# W9 - October 18 - Pandas DataFrames

Pandas is a third-party library (not in the Standard Libraray), included with the Anaconda Distribution. Hence, you don't need to install it in the default Anaconda environment (`base`).

**Why use Pandas?**

The `pandas` package provides the DataFrame object, which is basically the equivalent of a spreadsheet table.
- As opposed to `numpy` arrays, DataFrames can contain a mixture of different data types in each column. DataFrames also have named columns and rows (indexes). 
- While dictionaries allow you to work with different data types, `pandas` also contains many functions and methods to manipulate the data inside the DataFrame.

These features are very useful for statistical calculations.

https://pandas.pydata.org/docs/

In [None]:
import pandas as pd

`pd` is the conventional alias for `pandas`.

## The `pandas` DataFrame

### From arrays

A DataFrame can be created from a dictionary, where each key corresponds to the column name and the values are in the form of `numpy` array or lists.

For example, the projectile motion problem from HW3:

In [None]:
import numpy as np
from scipy.constants import g

# Create numpy arrays
angles = np.arange(30, 91)
t = 2 * np.sin(np.radians(angles)) / g
h = np.sin(np.radians(angles)) ** 2 / (2 * g)
d = np.sin(2 * np.radians(angles)) / g

df_projectile = pd.DataFrame({"Angles": angles,
                              "Time of Flight": t,
                              "Maximum Height": h,
                              "Range": d})
df_projectile.set_index("Angles", inplace=True)  # inplace keyword is important. Without it, a new DataFrame is created.
df_projectile

### Accessing columns

Columns can be easily accessed, similar to dictionaries

In [None]:
df_projectile["Range"]

Or as attributes of the DataFrame object

In [None]:
df_projectile.Range

***Note:*** The latter only works if the column already exists. You cannot set a new column this way.
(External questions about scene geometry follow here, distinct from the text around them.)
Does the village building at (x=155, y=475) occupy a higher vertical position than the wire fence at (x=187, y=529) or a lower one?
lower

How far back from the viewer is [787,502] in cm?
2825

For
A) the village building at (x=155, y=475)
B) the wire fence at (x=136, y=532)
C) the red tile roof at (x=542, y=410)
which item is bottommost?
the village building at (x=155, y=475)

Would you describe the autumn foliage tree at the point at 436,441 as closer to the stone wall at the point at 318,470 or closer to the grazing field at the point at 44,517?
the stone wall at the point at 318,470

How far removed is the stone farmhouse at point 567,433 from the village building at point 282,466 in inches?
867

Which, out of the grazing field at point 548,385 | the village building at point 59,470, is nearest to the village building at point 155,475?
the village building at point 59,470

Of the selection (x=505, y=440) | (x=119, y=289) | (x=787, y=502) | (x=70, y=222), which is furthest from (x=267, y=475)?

For example:

In [None]:
# Create a DataFrame
df_example = pd.DataFrame({"A": [0, 1, 2], "B": [7, 13, 42]})
df_example

In [None]:
# Change the values of column B
df_example["B"] = [10, 50, 99]
df_example

In [None]:
# Add a column C
df_example["C"] = [100, 255, 924]
df_example

In [None]:
# Change the values of column B using the attribute
df_example.B = [5555, 2222, 9999]
df_example

In [None]:
# Add a column D using the attribute
df_example.D = [0, 10, 0]

**Object Types**

In [None]:
type(df_projectile)

In [None]:
type(df_projectile.Range)

In [None]:
df_projectile.columns

In [None]:
type(df_projectile.columns)

In [None]:
df_projectile.index

In [None]:
type(df_projectile.index)

### Access Rows and Columns with `.loc()` and `.iloc()`

Use the **`.loc()`** method to access rows and columns by ***values***.

In [None]:
df_projectile

`df.loc[row, column]` will return specific values

In [None]:
df_projectile.loc[90, "Time of Flight"]

In [None]:
type(df_projectile.loc[90, "Time of Flight"])
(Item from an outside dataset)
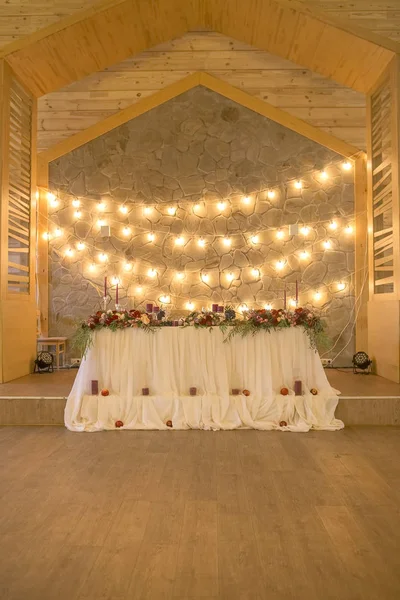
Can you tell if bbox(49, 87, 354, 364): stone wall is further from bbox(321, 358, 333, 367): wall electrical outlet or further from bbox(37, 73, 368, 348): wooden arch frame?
bbox(321, 358, 333, 367): wall electrical outlet

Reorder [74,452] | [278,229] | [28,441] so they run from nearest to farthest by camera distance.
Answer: [74,452] → [28,441] → [278,229]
You can pass multiple columns as lists

In [None]:
df_projectile.loc[90, ["Range", "Maximum Height"]]

In [None]:
type(df_projectile.loc[90, ["Range", "Maximum Height"]])

Passing multiple rows returns a DataFrame

In [None]:
df_projectile.loc[[45, 90]]

In [None]:
type(df_projectile.loc[[45, 90]])

In [None]:
df_projectile.loc[[45, 90], ["Range", "Time of Flight"]]

In [None]:
type(df_projectile.loc[[45, 90], ["Range", "Time of Flight"]])

Use the **`.iloc()`** method to access rows and columns by ***integer positions***.

In [None]:
df_projectile

`df.iloc[row]` with a single index returns a Series

In [None]:
df_projectile.iloc[0]

`df.iloc[row]` with multiple indexes returns a DataFrame

In [None]:
df_projectile.iloc[[0, 3, 57, 60]]

Can be used to access rows and columns together.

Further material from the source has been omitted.